The public will demand these treatments; science will make them possible; and private biotech companies will create them. This creative process can be slowed by government overreach, but in democratic countries, we believe, it will not be stopped.
We note also that, like tech companies, biotech companies are relatively unchallenged by the kinds of supply chain disruptions that are troubling other sectors and industries. Covid disrupted some clinical trials, but investigators and manufacturers were quick to adapt and move forward. Further, drug discovery has gradually become a different process over the past several decades. Genomics and data-intensive analytical platforms are continuing to increase the “hit rate” for discovery; in the language of energy exploration, these analytics mean fewer “dry holes.” This is one reason why our own monitoring of the industry is particularly attentive not simply to potentially transformative new molecules, but to the discovery platforms deployed to find them.

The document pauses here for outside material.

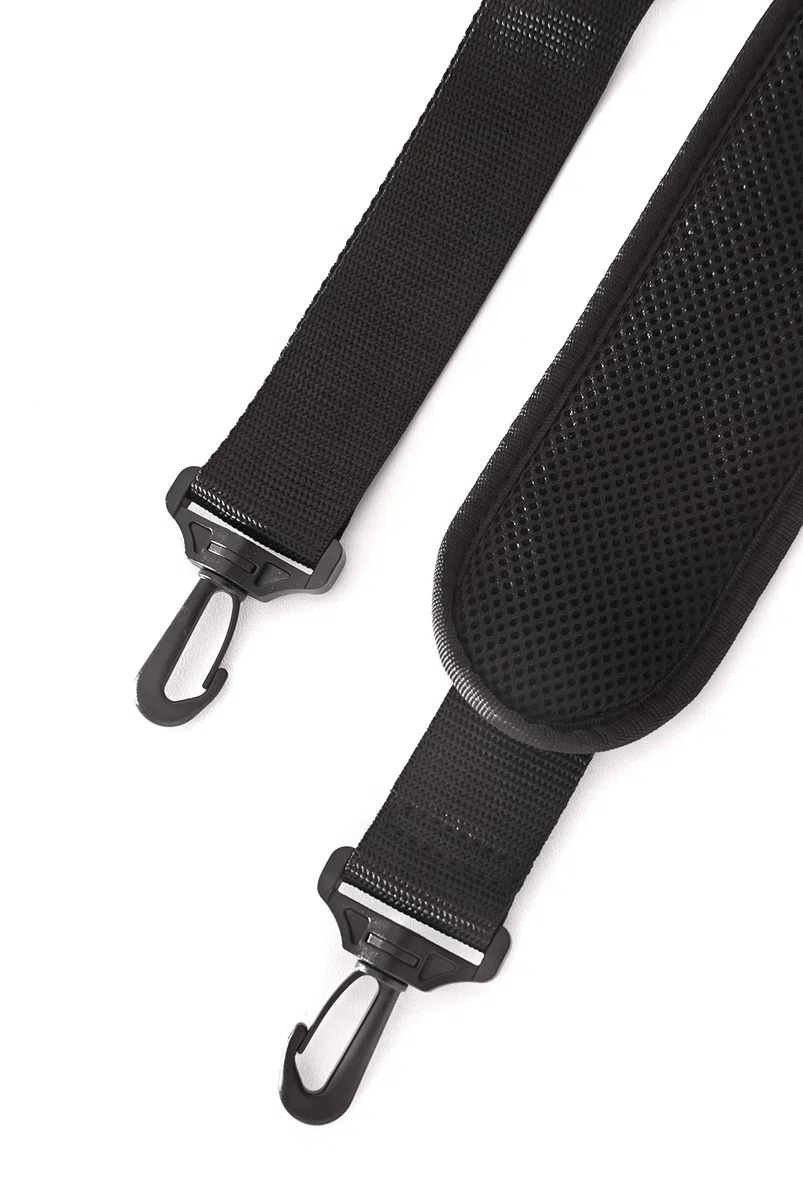 Samsonite Guardit Bailhandle 16" Equipaje de Cabina, 31 cm, 12, Color Negro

For any growth-focused investor, the industry should remain a central portfolio theme.
Investment implications: Whether the biotech industry is currently a buy or not for any individual investor is primarily a matter of risk tolerance and time horizon. The industry has already experienced significant PE multiple compression compared to its history. When sentiment improves, we anticipate that multiples will expand. There is further regulatory uncertainty visible ahead, but the market will likely begin to price in the resolution to that uncertainty before it becomes clearly visible politically — and perhaps before the midterms next year. It may be a early now, but we believe better days lie ahead for the industry and that investors would be wise to begin looking where most professional analysts have lost interest. As usual, idiosyncratic individual catalysts can always cause a single biotechnology company to perform differently from the index, regardless of the large-scale backdrop.